2024/05/13

Guava Hashing

Guava Hash 裡面有幾個重要的類別:Hashing, HashFunction, Hasher, HashCode, Funnel, PrimitiveSink

HashFunction

HashFunction 是 stateless function,可將任意的 data 轉換為 fixed number of bits,相同的 input 會得到相同的 output 結果,不同的 input 得到不同的唯一的結果

可產生 Hasher 物件,也可以根據條件回傳 HashCode 結果

    @Test
    public void hashFunction() {
        HashFunction hf = Hashing.md5();
        HashCode hc = hf.newHasher()
                .putLong(10)
                .putString("abc", Charsets.UTF_8)
                .hash();
        System.out.println("hashFunction="+hc.toString());
    }

Hasher

HashFunction 可以使用 stateful Hasher,Hasher 提供 fluent syntax,可將資料填充到 Hash 裡面,並得到 hash value。Hasher 可接受 primitive input, byte array, slices of byte arrays, character sequences, 任意物件產生的 Funnel。

資料透過 putXXX() method 放到 Hasher 的資料源中,有 putByte, putBytes, putShort, putInt, putLong, putFloat, putdouble, putBoolean, putChar, putEnencodedChars, putString, putObject

Funnel

如果有一個類別

class Person {
  final int id;
  final String firstName;
  final String lastName;
  final int birthYear;
}

其 Funnel 會是

Funnel<Person> personFunnel = new Funnel<Person>() {
  @Override
  public void funnel(Person person, PrimitiveSink into) {
    into
        .putInt(person.id)
        .putString(person.firstName, Charsets.UTF_8)
        .putString(person.lastName, Charsets.UTF_8)
        .putInt(birthYear);
  }
};

組合起來的code

    @Test
    public void objectToHashCode() {

        // 需要hash的对象
        Person person = new Person(27, "John", "Wink", 1990);

        Funnel<Person> personFunnel = new Funnel<Person>() {
            @Override
            public void funnel(Person person, PrimitiveSink into) {
                into
                        .putInt(person.id)
                        .putString(person.firstName, Charsets.UTF_8)
                        .putString(person.lastName, Charsets.UTF_8)
                        .putInt(person.birthYear);
            }
        };

        // md5算法
        HashFunction hf = Hashing.md5();
        HashCode hc = hf.newHasher()
                .putString("abc", Charsets.UTF_8)
                .putObject(person, personFunnel)
                .hash();
        System.out.println("objectToHashCode="+hc.toString());
    }

    class Person {
        int id;
        String firstName;
        String lastName;
        int birthYear;

        public Person(int id, String firstName, String lastName, int birthYear) {
            this.id = id;
            this.firstName = firstName;
            this.lastName = lastName;
            this.birthYear = birthYear;
        }
    }

HashCode

當 Hasher 給了所有 input 資料,他的 hash() method 會產生 HashCode 結果

HashCode 支援 euqality testing 例如 asInt(), asLong, asBytes()
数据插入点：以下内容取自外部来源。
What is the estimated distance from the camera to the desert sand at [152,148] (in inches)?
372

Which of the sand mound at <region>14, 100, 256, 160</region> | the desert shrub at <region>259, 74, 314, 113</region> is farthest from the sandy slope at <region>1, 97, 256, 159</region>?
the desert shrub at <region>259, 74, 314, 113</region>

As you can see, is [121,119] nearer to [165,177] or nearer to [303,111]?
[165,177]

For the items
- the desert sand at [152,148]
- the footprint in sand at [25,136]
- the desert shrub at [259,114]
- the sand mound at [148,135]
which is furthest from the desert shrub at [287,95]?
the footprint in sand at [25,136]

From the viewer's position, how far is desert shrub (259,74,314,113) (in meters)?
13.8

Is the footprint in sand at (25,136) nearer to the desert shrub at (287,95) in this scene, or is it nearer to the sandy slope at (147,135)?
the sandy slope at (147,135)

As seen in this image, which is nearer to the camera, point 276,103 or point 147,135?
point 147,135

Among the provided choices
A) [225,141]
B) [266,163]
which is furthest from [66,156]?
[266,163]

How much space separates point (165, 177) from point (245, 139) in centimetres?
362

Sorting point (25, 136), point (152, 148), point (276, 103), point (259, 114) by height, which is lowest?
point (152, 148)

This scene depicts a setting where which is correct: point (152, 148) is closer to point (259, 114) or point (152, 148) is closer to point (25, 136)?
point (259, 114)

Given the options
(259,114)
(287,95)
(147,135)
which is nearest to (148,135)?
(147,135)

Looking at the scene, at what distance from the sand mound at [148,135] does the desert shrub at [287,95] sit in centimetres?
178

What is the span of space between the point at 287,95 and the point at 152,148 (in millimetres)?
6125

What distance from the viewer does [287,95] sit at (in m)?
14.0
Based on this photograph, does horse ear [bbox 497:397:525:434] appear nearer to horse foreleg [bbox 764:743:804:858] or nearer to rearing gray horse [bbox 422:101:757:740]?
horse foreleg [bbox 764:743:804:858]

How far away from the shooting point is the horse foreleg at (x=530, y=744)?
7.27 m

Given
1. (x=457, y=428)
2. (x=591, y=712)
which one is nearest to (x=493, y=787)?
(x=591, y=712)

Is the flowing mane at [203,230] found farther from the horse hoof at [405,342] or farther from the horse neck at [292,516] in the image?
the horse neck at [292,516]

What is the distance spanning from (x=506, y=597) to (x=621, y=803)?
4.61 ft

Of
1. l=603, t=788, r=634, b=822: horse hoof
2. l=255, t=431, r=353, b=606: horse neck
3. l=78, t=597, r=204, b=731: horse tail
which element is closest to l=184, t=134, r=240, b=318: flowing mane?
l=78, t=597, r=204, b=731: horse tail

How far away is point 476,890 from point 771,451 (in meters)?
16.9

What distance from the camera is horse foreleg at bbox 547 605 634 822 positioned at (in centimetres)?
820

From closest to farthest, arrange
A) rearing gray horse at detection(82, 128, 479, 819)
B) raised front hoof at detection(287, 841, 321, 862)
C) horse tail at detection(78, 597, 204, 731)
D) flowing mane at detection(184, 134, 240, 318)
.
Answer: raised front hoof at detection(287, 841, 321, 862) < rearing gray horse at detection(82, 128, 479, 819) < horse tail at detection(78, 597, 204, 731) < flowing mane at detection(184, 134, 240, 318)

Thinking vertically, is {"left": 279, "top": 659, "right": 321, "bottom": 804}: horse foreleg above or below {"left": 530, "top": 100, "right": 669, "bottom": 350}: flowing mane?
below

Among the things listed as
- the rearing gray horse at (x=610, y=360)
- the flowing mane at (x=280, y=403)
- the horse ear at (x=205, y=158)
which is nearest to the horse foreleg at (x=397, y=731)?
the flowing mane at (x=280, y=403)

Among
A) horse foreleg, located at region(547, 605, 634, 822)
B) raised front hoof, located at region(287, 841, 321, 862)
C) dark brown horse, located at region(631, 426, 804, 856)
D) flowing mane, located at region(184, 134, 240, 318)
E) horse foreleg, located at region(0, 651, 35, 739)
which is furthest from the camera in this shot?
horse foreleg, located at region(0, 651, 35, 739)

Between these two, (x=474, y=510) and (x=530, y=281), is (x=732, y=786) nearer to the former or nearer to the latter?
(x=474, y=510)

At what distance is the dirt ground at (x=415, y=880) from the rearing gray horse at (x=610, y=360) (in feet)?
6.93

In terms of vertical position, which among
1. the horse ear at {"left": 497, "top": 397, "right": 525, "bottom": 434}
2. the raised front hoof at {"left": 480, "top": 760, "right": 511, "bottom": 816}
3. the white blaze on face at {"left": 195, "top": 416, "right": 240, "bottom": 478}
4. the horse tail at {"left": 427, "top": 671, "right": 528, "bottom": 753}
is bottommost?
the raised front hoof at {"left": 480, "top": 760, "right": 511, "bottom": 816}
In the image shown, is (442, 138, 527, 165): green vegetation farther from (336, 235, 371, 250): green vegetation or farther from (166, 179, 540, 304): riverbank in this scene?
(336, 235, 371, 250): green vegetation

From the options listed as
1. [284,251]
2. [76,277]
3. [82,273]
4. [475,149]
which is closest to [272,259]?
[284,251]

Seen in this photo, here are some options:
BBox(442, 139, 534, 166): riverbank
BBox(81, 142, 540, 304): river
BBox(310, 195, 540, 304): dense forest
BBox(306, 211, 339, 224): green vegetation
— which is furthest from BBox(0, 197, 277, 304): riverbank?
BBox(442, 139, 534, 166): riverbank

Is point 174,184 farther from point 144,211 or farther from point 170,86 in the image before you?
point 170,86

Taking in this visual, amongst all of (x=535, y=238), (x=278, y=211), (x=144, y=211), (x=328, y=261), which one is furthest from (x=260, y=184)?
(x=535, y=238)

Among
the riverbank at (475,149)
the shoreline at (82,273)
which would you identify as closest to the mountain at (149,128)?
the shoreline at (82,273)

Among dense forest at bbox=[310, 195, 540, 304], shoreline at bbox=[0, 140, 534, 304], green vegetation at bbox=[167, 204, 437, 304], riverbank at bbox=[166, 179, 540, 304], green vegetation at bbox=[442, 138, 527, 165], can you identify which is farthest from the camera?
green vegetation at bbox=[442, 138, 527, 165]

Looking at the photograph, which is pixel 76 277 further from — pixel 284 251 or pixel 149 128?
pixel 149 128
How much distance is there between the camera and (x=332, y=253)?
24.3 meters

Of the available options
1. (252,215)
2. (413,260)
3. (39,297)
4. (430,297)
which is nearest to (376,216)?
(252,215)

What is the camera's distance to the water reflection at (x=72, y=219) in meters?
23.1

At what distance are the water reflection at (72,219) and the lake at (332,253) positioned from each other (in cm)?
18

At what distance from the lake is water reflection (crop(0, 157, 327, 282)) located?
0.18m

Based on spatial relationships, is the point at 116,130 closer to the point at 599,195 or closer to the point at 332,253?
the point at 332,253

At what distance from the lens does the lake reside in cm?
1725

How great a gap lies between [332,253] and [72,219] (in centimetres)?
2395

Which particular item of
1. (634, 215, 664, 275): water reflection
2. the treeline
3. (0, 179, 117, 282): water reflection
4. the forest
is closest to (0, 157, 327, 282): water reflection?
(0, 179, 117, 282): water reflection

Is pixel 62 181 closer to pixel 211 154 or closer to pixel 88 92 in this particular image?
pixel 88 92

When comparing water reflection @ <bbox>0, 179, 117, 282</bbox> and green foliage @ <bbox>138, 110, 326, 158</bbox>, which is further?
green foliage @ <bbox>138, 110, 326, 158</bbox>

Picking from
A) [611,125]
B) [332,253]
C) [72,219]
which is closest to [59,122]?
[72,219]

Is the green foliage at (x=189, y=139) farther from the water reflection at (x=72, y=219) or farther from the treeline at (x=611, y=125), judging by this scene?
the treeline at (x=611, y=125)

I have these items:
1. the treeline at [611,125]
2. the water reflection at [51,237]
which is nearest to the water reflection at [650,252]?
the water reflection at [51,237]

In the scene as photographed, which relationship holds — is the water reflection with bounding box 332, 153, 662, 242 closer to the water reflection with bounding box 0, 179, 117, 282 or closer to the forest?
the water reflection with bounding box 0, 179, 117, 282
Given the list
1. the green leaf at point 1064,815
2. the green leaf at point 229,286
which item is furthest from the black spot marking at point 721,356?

另外有 writeBytesTo(array, offset, maxLength) 可將 hash 的 maxLength bytes 寫入 array

BloomFilter

可偵測物件是否 "definitely" 不在 filter 裡面,或是有可能已經被加入 Bloom filter

對於 hash 來說,就是偵測是否 hash value 有碰撞,不同的 input 得到相同的結果

BloomFilter<Person> friends = BloomFilter.create(personFunnel, 500, 0.01);
for (Person friend : friendsList) {
  friends.put(friend);
}
// much later
if (friends.mightContain(someone)) {
  // the probability that someone reached this place if they aren't a friend is
  // 1% we might, for example, start asynchronously loading things for someone
  // while we do a more expensive exact check
}

Hashing

Hashing (Guava: Google Core Libraries for Java HEAD-jre-SNAPSHOT API)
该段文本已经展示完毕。